IBD is a multifactorial disease that affected by a combination of environmental and genetic factors; the definite IBD etiology is still unrecognized (1).
This study carried out to reveal if there is an association between the SNP of the MYH9 gene and IBD. The study conducted on 150 subjects including 70 healthy controls, and 80 cases with IBD.
In this study, age and gender were not significantly different between cases and controls (p > 0.05). However, there was a statistically significant difference between cases and controls regarding BMI (p < 0.001). BMI was significantly higher in the IBD group compared to controls.
The continuous blood loss in addition to tenesmus, diarrhea, and other associated symptoms of IBD are responsible for decrease body weight as compared to the controls.
However, based upon the disease severity this change in the BMI could be insignificant. As reported by Hanafy et al. (2018) who reported that the mean values of the body mass index for the IBD and controls (11).
These current results were comparable to El-Hodhod et al. (2013) who reported that hemoglobin concentration was significantly lower in IBD patients during flare compared to controls (12)
In this study, regarding the distribution of rs3753462 of MYH9 in the IBD and control group, The CT and TT genotypes were significantly higher prevalence in the IBD group; T allele has 3.79-fold increase risk of IBD. In addition, on analyzing rs4821480 of MYH9, It was evident that the GG genotype had a significantly higher prevalence in IBD cases; G allele has 5.93-fold increase risk of IBD. Moreover, the GG genotype had significantly lower hemoglobin levels and higher BMI compared to the other two types. To the best of our knowledge, the polymorphisms in the MYH9 gene concerning IBD not tested before.
Many studies utilized genetic and pharmacologic inhibition of the heavy chains NM II to evaluate their importance in the monolayers model of the intestinal mucosa. These studies concluded that first, the motor activity of NM II is critical for the standard barrier properties preservation of these layers. Second, NM II has a significant responsibility in regulating the junctional remodeling by motivating 2 phases against each other: junctional assembly and reassembly. Third, the heavy chain of NM IIA works as a vital AJ/TJ functions regulator (13–15).
In several previous studies, the expression of MYH9 proved to be as an indicator to observe the progression and prognosis of gastrointestinal tract (16–21).
Another study found that MYH9 down-regulated many small interfering RNAs (siRNAs) in pancreatic cancer patients, and the down-regulation of tumor suppressor genes led to the occurrence of tumors (22).
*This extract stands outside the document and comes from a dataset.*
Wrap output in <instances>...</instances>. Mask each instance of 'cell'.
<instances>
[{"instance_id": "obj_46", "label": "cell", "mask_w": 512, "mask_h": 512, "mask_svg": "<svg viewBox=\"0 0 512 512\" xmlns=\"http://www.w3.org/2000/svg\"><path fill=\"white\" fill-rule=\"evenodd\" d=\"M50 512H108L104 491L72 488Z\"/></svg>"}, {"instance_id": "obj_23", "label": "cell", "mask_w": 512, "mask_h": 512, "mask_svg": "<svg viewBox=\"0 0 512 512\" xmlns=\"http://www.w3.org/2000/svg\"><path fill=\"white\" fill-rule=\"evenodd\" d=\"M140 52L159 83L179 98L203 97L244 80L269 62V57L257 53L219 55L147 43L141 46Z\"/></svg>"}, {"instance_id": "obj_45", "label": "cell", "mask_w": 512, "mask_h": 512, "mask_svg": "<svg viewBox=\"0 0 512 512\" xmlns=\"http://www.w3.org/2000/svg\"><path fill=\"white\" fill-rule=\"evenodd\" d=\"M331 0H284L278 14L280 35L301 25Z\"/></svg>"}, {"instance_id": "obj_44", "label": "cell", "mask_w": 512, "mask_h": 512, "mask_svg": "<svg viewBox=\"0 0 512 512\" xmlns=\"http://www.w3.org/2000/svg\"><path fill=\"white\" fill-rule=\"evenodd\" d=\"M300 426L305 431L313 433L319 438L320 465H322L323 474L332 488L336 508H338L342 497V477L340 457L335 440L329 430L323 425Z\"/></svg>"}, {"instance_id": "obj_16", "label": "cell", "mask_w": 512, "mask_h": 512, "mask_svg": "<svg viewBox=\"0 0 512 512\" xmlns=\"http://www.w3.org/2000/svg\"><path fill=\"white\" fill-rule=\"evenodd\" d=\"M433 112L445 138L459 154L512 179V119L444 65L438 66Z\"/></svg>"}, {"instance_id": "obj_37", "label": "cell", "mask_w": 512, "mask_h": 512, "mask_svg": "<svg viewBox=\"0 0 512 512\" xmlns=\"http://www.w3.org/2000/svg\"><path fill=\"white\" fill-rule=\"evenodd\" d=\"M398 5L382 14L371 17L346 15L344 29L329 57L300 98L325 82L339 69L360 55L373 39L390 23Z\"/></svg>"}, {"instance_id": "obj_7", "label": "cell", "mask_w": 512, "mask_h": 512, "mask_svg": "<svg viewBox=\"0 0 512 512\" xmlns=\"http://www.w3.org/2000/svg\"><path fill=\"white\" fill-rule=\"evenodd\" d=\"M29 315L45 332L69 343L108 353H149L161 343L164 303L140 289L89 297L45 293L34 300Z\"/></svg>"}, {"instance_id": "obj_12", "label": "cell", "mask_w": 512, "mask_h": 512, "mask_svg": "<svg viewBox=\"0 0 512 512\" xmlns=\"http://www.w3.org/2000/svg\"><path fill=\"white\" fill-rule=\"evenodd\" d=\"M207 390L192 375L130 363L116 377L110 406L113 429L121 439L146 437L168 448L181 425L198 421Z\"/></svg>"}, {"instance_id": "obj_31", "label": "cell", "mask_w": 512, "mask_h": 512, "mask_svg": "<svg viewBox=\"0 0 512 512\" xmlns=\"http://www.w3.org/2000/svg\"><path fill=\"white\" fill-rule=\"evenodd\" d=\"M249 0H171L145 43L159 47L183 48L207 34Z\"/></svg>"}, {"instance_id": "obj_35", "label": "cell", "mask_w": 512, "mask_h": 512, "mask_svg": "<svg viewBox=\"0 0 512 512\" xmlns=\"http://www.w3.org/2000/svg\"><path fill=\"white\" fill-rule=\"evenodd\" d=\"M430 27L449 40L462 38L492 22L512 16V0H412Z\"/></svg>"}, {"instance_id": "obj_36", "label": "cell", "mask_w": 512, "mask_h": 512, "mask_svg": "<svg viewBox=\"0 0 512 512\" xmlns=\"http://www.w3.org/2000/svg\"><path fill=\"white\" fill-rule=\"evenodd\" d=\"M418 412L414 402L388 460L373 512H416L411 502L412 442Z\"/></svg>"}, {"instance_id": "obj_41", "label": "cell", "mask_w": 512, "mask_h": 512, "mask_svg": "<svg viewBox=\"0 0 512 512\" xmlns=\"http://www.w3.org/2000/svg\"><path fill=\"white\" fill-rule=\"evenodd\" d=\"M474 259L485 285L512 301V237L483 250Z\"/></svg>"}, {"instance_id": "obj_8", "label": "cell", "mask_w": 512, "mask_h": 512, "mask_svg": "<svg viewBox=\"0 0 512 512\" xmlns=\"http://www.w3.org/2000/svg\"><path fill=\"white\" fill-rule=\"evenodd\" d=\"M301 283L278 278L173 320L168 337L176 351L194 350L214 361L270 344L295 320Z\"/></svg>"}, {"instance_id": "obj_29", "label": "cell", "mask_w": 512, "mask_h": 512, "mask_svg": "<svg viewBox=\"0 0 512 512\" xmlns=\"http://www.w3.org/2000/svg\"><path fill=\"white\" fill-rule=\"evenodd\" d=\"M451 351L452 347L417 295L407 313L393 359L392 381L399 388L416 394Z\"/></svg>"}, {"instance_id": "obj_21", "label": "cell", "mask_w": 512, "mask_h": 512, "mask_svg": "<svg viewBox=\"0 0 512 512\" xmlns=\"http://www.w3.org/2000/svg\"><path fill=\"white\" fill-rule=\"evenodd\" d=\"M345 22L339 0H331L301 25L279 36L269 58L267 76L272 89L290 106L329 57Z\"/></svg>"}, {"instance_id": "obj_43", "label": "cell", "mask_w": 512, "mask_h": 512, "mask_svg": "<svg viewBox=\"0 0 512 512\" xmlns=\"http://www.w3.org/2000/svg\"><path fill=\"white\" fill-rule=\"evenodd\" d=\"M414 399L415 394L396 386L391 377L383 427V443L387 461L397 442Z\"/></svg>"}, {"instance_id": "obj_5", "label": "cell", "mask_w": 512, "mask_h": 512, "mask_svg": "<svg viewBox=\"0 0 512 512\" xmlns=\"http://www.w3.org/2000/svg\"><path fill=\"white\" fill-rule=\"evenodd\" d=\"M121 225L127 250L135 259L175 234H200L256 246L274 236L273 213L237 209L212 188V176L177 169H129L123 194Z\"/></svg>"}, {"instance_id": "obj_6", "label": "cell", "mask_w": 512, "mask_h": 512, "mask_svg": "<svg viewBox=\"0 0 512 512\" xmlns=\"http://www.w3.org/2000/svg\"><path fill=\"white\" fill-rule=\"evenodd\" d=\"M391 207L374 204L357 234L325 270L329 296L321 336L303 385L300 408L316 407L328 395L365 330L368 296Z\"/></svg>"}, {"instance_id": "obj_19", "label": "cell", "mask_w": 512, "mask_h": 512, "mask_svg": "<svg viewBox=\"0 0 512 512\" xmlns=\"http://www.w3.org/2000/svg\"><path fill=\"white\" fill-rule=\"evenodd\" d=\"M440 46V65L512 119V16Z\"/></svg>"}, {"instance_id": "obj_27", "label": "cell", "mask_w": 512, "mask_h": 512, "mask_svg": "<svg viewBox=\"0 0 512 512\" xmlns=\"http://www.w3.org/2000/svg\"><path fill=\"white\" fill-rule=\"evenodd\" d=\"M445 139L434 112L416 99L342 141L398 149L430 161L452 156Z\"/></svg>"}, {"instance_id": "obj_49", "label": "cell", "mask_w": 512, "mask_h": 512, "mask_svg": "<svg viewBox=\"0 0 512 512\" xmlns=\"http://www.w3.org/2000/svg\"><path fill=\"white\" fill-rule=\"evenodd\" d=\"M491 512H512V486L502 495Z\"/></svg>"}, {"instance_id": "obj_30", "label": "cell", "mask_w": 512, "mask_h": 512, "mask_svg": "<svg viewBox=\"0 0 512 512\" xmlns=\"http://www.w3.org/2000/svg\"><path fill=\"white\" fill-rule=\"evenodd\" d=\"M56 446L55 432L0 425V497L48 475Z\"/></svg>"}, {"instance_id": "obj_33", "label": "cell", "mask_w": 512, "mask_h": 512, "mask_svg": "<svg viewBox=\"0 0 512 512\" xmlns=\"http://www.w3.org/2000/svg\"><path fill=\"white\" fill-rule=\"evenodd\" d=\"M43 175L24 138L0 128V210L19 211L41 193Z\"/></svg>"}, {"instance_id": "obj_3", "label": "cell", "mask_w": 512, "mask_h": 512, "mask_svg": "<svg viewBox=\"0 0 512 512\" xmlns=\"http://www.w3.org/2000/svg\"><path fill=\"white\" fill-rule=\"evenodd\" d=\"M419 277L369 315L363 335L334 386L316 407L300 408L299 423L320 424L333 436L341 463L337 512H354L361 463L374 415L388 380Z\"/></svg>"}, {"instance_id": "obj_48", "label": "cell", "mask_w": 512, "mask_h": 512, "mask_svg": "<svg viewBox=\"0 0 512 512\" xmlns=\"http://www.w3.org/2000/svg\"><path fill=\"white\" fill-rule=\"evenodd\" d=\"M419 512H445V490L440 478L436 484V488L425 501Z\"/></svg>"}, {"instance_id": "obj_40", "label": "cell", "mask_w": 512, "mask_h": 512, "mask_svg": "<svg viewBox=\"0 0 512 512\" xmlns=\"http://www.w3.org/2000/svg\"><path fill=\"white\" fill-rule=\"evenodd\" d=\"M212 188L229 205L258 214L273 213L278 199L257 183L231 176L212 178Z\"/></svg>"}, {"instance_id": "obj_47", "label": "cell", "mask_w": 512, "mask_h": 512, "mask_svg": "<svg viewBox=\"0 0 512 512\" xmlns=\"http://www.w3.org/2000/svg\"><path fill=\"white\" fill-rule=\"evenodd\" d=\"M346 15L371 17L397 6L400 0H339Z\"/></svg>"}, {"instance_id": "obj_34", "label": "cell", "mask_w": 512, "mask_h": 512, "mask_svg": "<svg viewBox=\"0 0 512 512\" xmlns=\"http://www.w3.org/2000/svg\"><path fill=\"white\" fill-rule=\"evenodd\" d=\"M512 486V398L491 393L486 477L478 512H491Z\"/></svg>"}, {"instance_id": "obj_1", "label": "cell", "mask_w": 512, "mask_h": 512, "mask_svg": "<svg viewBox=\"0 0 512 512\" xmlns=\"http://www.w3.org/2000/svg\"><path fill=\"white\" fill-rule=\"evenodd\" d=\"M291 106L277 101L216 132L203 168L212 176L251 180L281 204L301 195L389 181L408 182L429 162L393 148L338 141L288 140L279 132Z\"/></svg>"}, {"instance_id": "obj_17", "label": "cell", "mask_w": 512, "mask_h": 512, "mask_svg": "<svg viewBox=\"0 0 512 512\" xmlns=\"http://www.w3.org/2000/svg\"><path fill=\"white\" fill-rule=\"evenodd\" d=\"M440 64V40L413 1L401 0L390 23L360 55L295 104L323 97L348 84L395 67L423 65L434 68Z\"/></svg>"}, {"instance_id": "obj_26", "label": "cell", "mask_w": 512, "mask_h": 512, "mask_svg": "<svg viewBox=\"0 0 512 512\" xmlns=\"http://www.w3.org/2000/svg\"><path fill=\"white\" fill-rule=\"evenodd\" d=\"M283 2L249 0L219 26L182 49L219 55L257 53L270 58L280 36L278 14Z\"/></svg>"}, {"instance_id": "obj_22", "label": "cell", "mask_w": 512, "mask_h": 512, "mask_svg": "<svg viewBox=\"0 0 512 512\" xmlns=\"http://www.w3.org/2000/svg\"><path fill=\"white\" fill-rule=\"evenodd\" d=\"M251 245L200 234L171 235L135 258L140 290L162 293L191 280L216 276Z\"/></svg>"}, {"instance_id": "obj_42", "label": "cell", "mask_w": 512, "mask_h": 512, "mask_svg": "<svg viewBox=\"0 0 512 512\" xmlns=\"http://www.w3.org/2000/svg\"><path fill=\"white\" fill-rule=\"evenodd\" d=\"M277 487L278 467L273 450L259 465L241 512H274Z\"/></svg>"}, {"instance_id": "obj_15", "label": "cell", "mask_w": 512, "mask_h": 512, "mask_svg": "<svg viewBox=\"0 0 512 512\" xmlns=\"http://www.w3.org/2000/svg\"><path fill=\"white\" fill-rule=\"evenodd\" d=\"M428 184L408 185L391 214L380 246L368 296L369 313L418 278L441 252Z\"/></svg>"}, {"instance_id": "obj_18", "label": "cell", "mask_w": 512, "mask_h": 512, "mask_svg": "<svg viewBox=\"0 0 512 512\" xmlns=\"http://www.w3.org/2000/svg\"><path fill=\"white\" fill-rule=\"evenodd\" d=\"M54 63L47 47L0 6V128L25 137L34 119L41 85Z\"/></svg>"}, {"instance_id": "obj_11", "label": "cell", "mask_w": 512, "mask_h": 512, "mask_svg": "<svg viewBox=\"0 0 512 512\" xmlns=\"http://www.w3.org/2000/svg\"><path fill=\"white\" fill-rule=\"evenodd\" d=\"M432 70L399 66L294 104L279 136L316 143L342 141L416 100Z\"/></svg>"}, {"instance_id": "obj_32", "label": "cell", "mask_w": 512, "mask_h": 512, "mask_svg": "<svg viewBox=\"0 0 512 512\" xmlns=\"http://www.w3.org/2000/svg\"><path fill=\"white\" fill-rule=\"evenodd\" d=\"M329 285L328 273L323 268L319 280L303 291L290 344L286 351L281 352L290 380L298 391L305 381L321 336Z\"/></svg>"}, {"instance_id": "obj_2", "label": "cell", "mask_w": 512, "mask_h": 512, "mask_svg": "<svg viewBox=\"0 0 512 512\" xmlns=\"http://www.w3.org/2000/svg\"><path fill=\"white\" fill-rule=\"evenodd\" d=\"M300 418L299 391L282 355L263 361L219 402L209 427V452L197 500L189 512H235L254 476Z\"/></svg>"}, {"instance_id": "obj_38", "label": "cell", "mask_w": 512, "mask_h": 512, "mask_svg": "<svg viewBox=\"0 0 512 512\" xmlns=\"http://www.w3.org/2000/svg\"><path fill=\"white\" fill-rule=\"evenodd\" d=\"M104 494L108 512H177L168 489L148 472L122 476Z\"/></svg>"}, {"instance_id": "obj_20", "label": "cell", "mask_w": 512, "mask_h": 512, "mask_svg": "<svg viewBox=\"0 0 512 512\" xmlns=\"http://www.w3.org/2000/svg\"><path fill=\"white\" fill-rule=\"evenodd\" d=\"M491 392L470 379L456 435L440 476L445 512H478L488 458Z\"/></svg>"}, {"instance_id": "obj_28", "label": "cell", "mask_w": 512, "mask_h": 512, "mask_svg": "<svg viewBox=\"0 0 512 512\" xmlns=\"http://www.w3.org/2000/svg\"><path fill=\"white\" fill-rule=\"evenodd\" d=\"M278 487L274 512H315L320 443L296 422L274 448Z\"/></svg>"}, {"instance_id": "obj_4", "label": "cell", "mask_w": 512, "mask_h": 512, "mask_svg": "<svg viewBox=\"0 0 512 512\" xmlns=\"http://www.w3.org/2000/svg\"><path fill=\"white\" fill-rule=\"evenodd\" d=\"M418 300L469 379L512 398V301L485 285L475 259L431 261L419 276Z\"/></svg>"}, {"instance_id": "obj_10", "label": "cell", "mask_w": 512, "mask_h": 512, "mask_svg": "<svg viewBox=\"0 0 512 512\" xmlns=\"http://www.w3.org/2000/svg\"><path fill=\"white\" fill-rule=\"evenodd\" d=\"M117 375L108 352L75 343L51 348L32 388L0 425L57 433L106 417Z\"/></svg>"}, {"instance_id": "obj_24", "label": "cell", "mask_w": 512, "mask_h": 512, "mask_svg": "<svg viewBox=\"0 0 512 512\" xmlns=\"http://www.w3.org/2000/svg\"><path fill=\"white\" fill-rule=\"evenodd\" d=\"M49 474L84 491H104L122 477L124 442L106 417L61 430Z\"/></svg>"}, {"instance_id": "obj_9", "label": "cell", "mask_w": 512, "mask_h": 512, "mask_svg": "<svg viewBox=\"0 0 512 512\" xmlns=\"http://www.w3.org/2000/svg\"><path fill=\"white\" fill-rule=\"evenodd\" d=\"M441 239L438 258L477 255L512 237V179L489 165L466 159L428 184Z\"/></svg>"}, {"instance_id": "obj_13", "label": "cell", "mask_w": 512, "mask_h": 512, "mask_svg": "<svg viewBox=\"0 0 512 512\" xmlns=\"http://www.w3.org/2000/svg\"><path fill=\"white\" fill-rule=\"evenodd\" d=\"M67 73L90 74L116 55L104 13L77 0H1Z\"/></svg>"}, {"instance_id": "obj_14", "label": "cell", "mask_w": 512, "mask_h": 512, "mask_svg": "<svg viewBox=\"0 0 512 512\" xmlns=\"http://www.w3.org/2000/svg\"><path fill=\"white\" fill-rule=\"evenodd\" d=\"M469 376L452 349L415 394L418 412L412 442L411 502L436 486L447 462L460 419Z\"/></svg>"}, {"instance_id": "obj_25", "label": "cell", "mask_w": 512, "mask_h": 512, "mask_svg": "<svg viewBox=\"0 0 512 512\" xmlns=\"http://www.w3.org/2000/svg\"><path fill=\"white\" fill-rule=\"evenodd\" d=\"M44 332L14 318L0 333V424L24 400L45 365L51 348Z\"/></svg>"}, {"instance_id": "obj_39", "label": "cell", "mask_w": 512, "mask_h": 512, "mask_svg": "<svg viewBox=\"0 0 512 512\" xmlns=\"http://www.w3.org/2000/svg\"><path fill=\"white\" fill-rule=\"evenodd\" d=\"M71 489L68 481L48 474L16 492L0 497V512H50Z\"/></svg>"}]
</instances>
A modern study on mice evaluating the specific NM IIA knockout in the epithelium of the intestine documented that the NM IIA loss was reasonable to increase the GIT barrier permeability and to stimulate low-grade inflammation in the intestine and elevates the sensitivity of the animal to colitis, which lead to severe erosion of the epithelium and more barrier breakdown exacerbation. (23).
The interactions of heavy chain with proteins, which bind to myosin, as well as specific heavy chain of NM IIA phosphorylation may have a relation with abnormal cytoskeleton organization in the intestinal epithelium lead to inflammation development in the intestine (24).
Outside the GIT, the polymorphisms of the (MYH9) gene have been claimed in dissimilar kidney diseases, as well as in diabetic nephropathy (25).
Several studies imply that MYH9/NMHC-IIA plays an important role in the invasive behavior of cancer cells. For instance, the EGF-dependent heavy chain phosphorylation of the myosin-IIA has a clear responsibility in mediating chemotaxis and motility (26). Myosin IIA seems to be the main mts1target (27), the metastasis- 1, and co-localizes with mts1 to the migrating tumor cells leading edge (28); mts1 affects both the myosin IIA phosphorylation and its assembly behavior (29, 30). A modern study associates MYH9 as an SRF target, that plays a role in cancer cell invasion and metastasis (31).
Further studies are required to explain the mechanism regulate functions of NM IIA in the epithelium of the intestine in the state of health and inflammation of GIT.